Evet, somut kanıtlar olmadan konuşmamalı.

– Siz Karatay’ın şeker yükleme testine karşı çıkmasını da eleştiriyorsunuz değil mi?

“Şeker yükleme testini yaptıranların çocukları şeker hastası olur, kalbi delik olur” diyorsanız, bunu kanıtlamanız lazım. Tıpta gelişigüzel konuşma hakkınız yok. İnsan hayatıyla ilişkili olarak karar veren ve daha sonra hesap sorulmayan mesleklerden biri hâkimlik, diğeri de hekimlik. Bir hasta, gelip sizi bir otorite olarak aldığı zaman, ağzınızdan çıkacak her kelimeyi izler. Söylediğiniz bir kelimeye takılır, sabaha kadar uyumaz. Canan Hoca’nın, glikoz tolerans testi yapılmış annelerin çocuklarının verilen glikoza bağlı olarak diyabet olduğuna dair kendi klinik araştırmasını ya da literatüre ilişkin araştırmasını bekliyorum. Baktım ama bulamadım.

– Ama Karatay depresyon ilaçlarının aşırı yaygınlaşmasını eleştirmekte haklı değil mi?

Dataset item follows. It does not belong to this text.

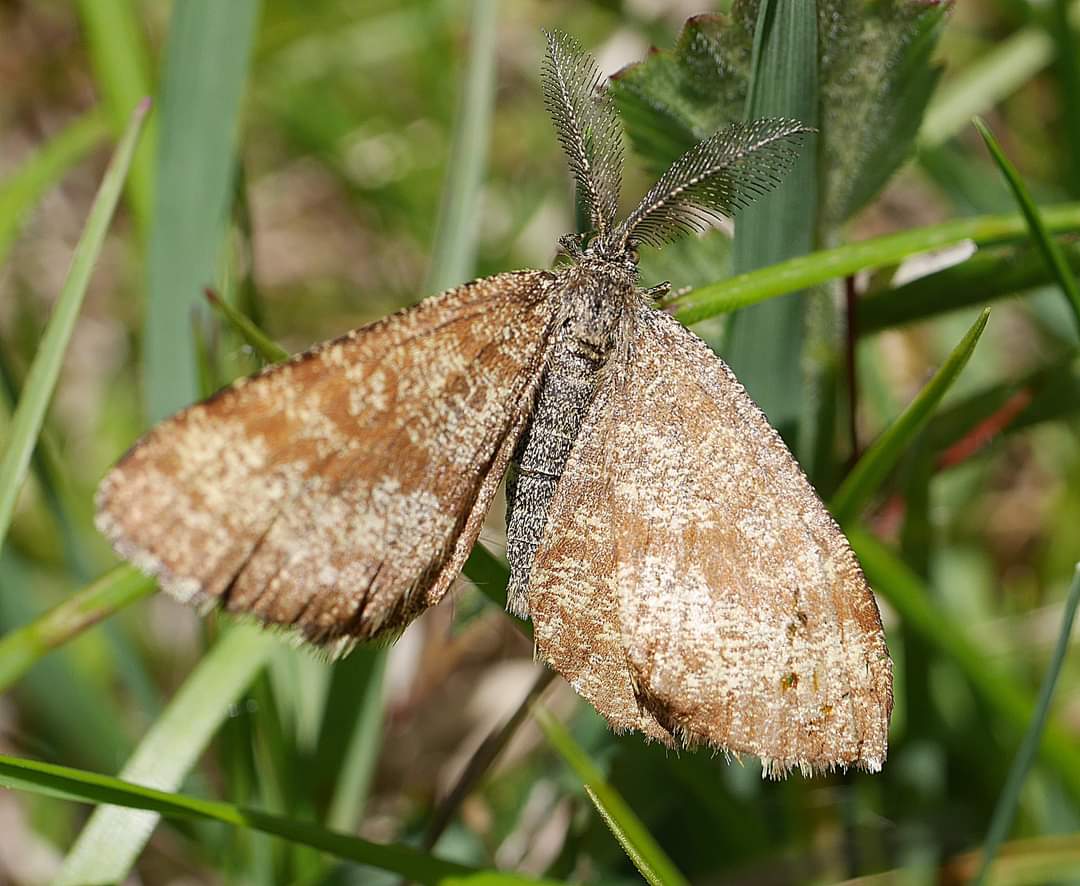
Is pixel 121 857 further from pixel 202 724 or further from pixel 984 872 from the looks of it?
pixel 984 872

Depresyon ilaç tüketiminin aşırı olduğuna katılıyorum. Bunun temel nedeni, gelişen teknolojinin insanlara getirdiği yeni hayat modeli. İnsanlar artık çok daha uzun saatler çalışıyor, daha uzun süre kapalı ortamlarda kalıyor, daha hareketsiz ve daha stresli. Mesaj-mail trafiği de düşük yoğunluklu stresi tüm güne yaydı. İnsanlar artık sürekli çalışan, sürekli izlenen ve sürekli uyarı ve emirlerle sürekli yönetilen modern köleler haline geldi ve tüm toplumlarda depresyon patladı. İlaç kullanımı da arttı. Ancak bu durum tek başına bu kadar aşırı ilaç kullanımını izah etmez. Sorunu psikoterapik rehabilitasyonlarla çözümlenebilecek birçok insan hemen ilaca yönlendiriliyor. Aşırı miktarda gereksiz, indikasyonsuz ilaç tüketimi var. Bu ilaçlar duyguları etkileyen ilaçlar, stres ve üzüntüleri azaltırken sevinç ve mutlulukları da buduyor. Çalışma koşullarının biraz daha düzeltilmesi, işyerlerinde çalışana psikolojik danışmanlık sağlanması gibi önlemler, sorunların çözümünde çok önemli rol oynayabilir.